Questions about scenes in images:
-- START --
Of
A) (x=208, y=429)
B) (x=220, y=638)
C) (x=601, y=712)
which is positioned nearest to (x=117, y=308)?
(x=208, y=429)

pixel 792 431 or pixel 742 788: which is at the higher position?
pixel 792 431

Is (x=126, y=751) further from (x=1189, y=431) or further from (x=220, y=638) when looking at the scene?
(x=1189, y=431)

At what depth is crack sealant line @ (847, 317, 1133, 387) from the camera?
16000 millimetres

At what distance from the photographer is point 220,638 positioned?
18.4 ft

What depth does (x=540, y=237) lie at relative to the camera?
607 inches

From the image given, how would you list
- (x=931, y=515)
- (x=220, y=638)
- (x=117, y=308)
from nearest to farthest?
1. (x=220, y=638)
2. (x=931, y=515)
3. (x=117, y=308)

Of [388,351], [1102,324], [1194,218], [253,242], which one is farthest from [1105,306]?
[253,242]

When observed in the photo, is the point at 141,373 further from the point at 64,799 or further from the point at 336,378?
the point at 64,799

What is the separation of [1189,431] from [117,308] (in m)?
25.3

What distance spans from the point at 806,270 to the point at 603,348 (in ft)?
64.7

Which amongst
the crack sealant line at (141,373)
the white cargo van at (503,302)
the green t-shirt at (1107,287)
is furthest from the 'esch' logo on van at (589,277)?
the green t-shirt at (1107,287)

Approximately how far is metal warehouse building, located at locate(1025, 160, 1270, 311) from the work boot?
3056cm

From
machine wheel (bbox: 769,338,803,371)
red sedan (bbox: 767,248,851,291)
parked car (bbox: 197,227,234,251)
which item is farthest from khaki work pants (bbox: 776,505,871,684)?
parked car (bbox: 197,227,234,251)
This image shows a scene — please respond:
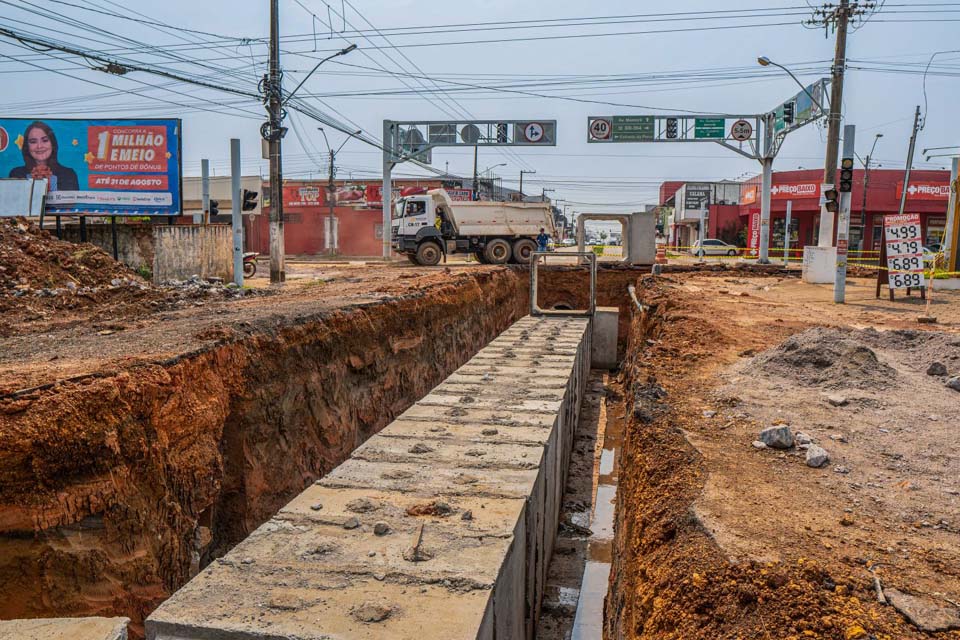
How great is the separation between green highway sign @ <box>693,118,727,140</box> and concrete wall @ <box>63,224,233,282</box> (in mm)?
16811

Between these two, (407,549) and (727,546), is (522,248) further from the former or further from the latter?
(727,546)

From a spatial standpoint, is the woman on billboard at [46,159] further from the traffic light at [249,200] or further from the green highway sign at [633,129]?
the green highway sign at [633,129]

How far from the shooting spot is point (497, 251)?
85.9 ft

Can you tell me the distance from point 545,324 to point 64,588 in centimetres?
1083

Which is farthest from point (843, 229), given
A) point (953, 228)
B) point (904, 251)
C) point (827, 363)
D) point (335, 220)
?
point (335, 220)

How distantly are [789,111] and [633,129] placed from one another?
17.7ft

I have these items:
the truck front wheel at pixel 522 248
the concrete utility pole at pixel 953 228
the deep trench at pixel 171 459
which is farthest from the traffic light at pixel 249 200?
the concrete utility pole at pixel 953 228

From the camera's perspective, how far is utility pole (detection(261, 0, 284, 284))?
17734 mm

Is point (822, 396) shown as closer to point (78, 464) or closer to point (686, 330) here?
point (686, 330)

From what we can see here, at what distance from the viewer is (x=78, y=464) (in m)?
5.52

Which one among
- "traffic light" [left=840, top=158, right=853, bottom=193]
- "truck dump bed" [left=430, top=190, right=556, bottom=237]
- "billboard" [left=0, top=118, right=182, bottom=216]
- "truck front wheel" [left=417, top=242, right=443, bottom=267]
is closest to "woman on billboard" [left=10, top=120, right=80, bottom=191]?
"billboard" [left=0, top=118, right=182, bottom=216]

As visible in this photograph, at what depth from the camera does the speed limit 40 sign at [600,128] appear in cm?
2723

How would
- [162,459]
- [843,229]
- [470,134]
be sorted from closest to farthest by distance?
1. [162,459]
2. [843,229]
3. [470,134]

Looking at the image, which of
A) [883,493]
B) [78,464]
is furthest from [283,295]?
[883,493]
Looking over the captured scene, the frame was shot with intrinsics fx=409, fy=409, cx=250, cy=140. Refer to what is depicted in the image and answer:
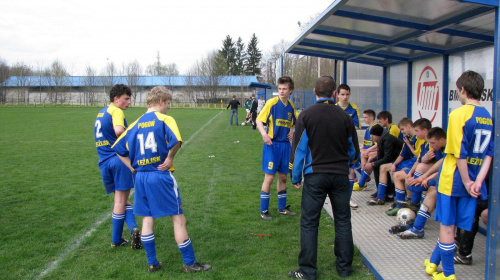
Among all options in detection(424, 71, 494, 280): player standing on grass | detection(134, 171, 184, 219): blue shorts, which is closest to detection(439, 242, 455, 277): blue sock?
detection(424, 71, 494, 280): player standing on grass

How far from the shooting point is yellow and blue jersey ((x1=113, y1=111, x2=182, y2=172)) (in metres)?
3.87

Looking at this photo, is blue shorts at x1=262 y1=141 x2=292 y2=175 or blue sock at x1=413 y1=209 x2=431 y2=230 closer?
blue sock at x1=413 y1=209 x2=431 y2=230

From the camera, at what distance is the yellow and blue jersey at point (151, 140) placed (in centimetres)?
387

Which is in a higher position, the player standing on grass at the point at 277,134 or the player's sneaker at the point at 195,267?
the player standing on grass at the point at 277,134

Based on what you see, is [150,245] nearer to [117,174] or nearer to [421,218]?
[117,174]

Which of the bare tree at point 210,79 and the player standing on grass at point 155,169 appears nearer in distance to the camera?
the player standing on grass at point 155,169

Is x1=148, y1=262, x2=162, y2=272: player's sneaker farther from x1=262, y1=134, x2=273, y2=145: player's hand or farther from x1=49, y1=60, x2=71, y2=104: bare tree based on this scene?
x1=49, y1=60, x2=71, y2=104: bare tree

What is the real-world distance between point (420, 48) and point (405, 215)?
8.99 ft

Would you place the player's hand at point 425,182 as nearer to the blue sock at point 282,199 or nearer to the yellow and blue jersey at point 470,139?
the yellow and blue jersey at point 470,139

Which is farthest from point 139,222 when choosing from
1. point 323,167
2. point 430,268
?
point 430,268

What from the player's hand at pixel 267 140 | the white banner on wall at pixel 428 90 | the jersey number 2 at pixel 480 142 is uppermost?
the white banner on wall at pixel 428 90

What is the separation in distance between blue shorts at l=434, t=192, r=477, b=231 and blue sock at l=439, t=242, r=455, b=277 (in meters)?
0.19

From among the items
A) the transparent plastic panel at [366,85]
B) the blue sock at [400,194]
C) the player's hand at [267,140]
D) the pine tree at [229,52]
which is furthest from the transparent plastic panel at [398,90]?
the pine tree at [229,52]

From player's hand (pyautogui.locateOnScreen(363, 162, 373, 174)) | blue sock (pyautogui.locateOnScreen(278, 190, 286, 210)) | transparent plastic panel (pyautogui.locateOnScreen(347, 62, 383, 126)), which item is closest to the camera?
blue sock (pyautogui.locateOnScreen(278, 190, 286, 210))
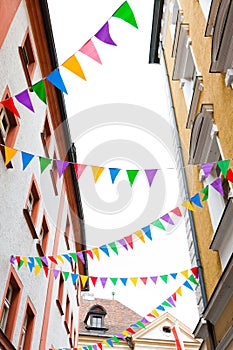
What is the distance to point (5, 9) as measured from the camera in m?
8.02

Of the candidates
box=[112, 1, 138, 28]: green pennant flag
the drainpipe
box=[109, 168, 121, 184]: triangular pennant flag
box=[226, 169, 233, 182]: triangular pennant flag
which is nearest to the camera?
box=[112, 1, 138, 28]: green pennant flag

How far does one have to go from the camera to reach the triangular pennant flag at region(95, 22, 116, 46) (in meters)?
5.31

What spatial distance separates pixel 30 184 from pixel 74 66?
563 centimetres

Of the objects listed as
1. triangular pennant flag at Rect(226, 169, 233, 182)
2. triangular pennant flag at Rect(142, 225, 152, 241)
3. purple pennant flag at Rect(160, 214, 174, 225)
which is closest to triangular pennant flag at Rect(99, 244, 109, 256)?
triangular pennant flag at Rect(142, 225, 152, 241)

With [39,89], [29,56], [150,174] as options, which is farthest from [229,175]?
[29,56]

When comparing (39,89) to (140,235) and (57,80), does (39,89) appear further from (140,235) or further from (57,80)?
(140,235)

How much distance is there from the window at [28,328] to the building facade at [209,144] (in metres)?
4.12

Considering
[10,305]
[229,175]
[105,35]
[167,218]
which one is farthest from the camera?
[10,305]

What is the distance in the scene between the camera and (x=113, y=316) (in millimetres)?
26859

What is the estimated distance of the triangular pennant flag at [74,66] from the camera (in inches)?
202

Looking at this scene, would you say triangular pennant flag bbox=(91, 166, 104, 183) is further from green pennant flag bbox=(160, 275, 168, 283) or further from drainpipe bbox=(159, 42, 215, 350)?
green pennant flag bbox=(160, 275, 168, 283)

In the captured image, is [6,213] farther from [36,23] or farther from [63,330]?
[63,330]

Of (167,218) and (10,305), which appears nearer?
(167,218)

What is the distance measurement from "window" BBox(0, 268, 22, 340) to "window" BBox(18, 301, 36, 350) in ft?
2.93
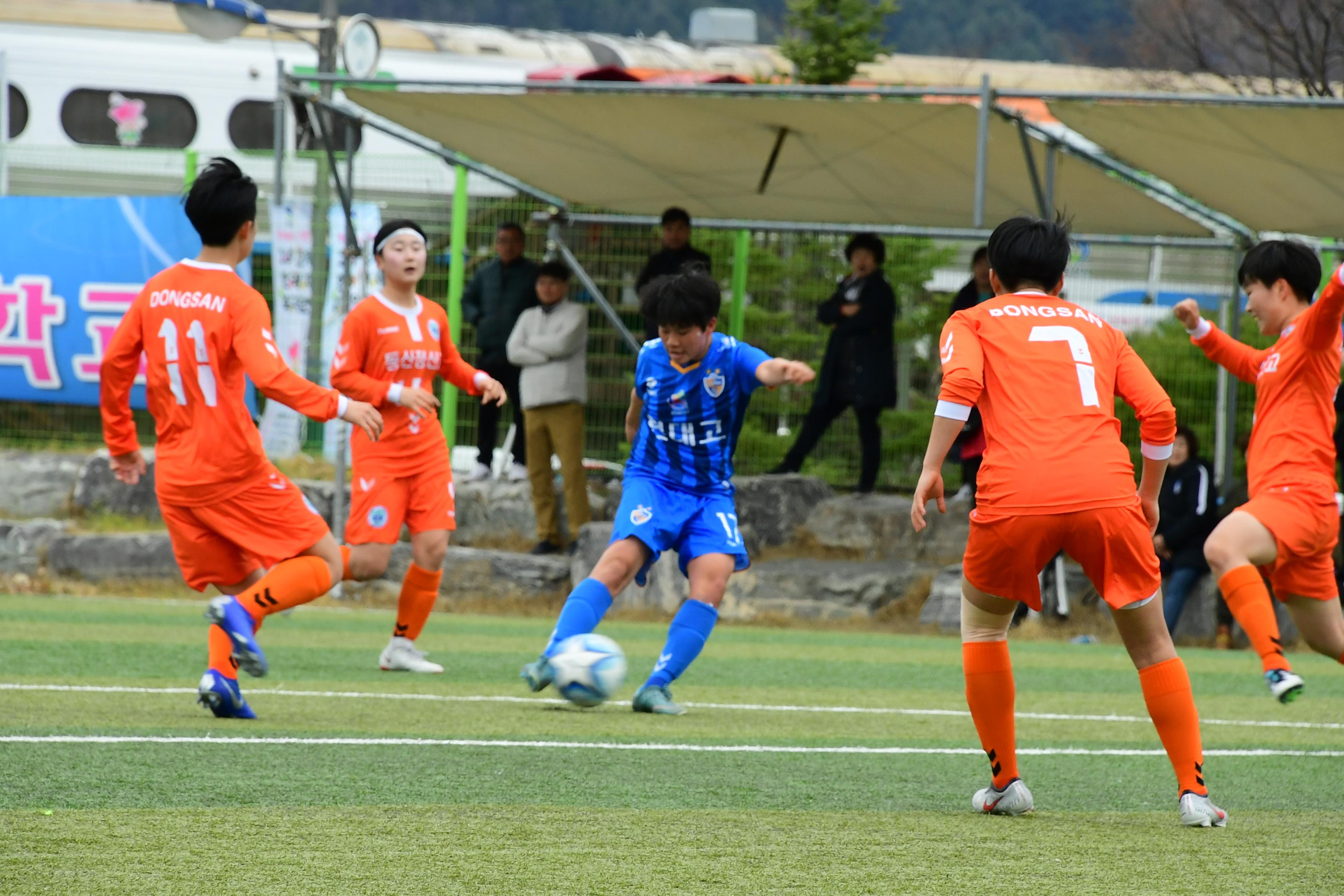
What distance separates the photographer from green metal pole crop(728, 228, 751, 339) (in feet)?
47.6

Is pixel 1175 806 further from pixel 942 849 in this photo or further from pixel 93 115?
pixel 93 115

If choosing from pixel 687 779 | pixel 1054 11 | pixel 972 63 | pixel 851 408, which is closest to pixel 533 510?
pixel 851 408

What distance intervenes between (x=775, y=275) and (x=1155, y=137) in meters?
4.17

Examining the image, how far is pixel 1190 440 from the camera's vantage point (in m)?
11.6

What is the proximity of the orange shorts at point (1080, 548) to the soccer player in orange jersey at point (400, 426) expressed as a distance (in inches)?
143

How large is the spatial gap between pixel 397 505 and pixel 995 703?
4.02 m

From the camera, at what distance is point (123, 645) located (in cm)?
876

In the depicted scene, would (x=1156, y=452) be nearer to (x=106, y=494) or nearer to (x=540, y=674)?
(x=540, y=674)

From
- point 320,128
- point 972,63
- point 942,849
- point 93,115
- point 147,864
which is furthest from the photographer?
point 972,63

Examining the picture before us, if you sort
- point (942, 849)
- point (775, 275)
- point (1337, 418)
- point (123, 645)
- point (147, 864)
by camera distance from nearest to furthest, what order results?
point (147, 864) → point (942, 849) → point (123, 645) → point (1337, 418) → point (775, 275)

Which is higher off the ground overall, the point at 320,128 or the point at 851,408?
the point at 320,128

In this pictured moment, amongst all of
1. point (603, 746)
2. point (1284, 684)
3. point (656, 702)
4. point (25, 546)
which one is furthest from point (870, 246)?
point (603, 746)

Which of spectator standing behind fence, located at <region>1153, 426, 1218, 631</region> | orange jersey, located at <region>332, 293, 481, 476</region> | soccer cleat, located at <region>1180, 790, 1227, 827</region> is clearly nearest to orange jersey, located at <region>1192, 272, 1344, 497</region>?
soccer cleat, located at <region>1180, 790, 1227, 827</region>

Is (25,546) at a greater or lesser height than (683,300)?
-- END --
WHAT IS REQUIRED:
Show every line in the rows above that contains the string "sealant".

SOLUTION TO THIS TASK:
At what depth is crack sealant line @ (847, 317, 1133, 387) from the camera?
the crack sealant line at (141,373)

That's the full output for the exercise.